Oakley, Inc. reported double-digit sales gains pretty much anyway you slice the data during the second quarter, following up on a strong start to the year and, no doubt, making new expectant parent Luxottica Group quite happy.  The 29.3% top-line growth for the quarter came from 23% organic growth with the remaining 6% coming through the acquisitions of ESS and Bright Eyes. Currency exchange rates buoyed net sales by two percentage points in the quarter.


Overall domestic sales jumped 32.1% to $158.3 million for the quarter from $119.9 million in the year-ago period.  On a conference call with analysts, OO management indicated that Optics provided “strong growth,” while apparel, footwear and accessories posted “good growth.” A strong domestic wholesale gain was driven by “significant double-digit optics growth and a moderate increase in AFA sales.”


U.S. owned-retail operations provided “positive comp store sales growth across the retail platform,” while Oakley retail saw “double-digit comps.” Sunglass Icon realized increasing comps as the quarter wore on, according to the call, with the month of June seeing a double-digit comp and over half of the chain’s Oakley business coming from Polarized styles. The company has opened 54 company-owned stores during the last year, not including the 34 stores added through the acquisition of Bright Eyes. At quarter end, the company operated 275 doors, while another 133 locations were operated by licensees.


Regionally, EMEA saw double-digit optics growth, but flat sales in AFA. Asia-Pacific proved to be the strongest international region for Oakley with double-digit optics and AFA growth. The company’s “Asian fit” eyewear assortment was given as the driver behind sales in the region with the Japan subsidiary posting sunglass sales growth over 20%.


The Optics category saw sales grow 30.9% driven by “significant double-digit increases in sunglasses, prescription eyewear and goggles.”  The Polarized business as a whole was up 38%, while Sport performance optics sales were up 56% in the quarter over the year-ago. However, management was “not satisfied” with the performance at Dragon during the quarter.  Scott Olivet, CEO, said the disappointment with Dragon did not stem from the brand “not growing or going backwards in any way,” but rather that it was a case of a difficult winter causing weak goggle sales paired with back-end integration causing distractions.


Within the 19.6% growth rate in the AFA business, the company saw “each category of apparel and accessories, footwear and watches up double-digits.” The southern hemisphere was highlighted as a leading growth vehicle in the channel with Brazil and Australia called out as key markets. Management was also pleased with the performance in Japan due to golf product designed specifically for the region.


Second quarter net sales of other products, which consist of non-Oakley owned brands sold through the company's multi-branded Bright Eyes, Sunglass Icon and The Optical Shop of Aspen retail stores, increased 31.3% to $19.1 million from $14.6 million during the same period last year.

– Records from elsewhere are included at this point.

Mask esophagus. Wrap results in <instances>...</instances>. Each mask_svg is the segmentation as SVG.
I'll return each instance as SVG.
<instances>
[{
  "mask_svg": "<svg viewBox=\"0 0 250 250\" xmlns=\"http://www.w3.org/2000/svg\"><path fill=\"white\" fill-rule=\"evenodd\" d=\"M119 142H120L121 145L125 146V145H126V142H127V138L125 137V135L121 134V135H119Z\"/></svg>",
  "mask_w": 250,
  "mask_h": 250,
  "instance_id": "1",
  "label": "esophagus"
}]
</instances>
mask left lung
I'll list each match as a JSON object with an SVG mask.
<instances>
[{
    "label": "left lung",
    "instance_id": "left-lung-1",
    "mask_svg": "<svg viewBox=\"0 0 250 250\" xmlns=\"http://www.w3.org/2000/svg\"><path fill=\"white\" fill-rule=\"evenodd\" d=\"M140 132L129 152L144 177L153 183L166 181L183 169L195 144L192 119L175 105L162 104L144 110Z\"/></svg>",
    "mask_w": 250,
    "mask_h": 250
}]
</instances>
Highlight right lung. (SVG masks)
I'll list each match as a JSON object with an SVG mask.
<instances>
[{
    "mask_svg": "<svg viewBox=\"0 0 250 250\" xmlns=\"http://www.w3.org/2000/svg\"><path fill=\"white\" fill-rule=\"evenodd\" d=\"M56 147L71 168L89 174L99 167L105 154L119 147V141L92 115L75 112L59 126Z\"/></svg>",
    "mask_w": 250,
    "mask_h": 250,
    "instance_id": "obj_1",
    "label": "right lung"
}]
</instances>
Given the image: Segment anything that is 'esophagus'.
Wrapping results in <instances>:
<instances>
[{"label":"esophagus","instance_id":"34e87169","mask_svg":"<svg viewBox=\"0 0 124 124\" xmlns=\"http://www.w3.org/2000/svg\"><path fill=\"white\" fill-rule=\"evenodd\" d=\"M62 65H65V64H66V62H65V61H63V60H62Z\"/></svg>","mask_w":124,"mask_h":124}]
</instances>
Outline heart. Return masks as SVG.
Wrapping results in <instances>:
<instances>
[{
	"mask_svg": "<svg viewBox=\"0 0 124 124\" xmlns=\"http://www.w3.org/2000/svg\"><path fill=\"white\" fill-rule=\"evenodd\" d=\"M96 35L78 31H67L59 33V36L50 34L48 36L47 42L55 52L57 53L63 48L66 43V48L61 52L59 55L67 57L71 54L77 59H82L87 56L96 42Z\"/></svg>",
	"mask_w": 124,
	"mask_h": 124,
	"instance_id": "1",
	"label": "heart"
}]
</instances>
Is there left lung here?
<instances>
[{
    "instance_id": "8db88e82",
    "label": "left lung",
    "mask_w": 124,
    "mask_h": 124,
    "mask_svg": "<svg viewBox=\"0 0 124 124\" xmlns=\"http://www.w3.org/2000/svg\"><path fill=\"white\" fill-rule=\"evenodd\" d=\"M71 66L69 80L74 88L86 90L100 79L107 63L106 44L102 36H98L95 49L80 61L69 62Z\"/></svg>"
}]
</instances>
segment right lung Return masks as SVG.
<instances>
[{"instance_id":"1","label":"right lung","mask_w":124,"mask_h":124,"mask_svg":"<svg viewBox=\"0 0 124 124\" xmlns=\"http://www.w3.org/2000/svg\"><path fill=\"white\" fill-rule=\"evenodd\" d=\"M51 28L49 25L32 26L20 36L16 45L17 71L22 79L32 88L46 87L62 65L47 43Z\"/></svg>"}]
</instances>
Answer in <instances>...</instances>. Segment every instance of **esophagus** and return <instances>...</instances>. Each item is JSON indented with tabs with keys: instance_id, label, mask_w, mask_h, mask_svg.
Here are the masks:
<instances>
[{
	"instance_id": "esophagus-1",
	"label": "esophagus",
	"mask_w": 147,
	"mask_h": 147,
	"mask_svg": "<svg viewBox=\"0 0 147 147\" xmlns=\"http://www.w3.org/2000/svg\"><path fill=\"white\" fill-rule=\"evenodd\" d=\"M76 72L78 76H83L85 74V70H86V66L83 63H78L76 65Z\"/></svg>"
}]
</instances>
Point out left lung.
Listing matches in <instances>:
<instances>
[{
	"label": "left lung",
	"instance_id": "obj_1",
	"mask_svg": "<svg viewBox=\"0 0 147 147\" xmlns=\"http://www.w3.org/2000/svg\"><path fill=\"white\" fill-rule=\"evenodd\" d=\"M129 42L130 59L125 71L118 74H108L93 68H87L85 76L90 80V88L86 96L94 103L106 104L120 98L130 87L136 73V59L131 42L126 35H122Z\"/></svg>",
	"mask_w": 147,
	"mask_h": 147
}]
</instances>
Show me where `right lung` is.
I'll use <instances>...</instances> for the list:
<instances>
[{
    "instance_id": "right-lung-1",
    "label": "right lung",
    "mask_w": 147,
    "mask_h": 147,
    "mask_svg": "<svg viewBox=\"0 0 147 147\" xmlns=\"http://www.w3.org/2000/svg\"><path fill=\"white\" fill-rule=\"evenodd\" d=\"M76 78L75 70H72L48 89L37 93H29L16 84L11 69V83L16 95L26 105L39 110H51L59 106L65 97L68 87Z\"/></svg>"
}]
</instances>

Looking ahead, the company increased its full year net sales guidance to a range of $930 million to $960 million, or approximately 22% to 26% over 2006 net sales of $762 million, up from previous guidance of sales growth in the 18% to 22% range. The company did not change its 2007 net income guidance of 95 cents to 98 cents per diluted share, but noted that they now include the expected impact of costs related to the company's merger with Luxottica.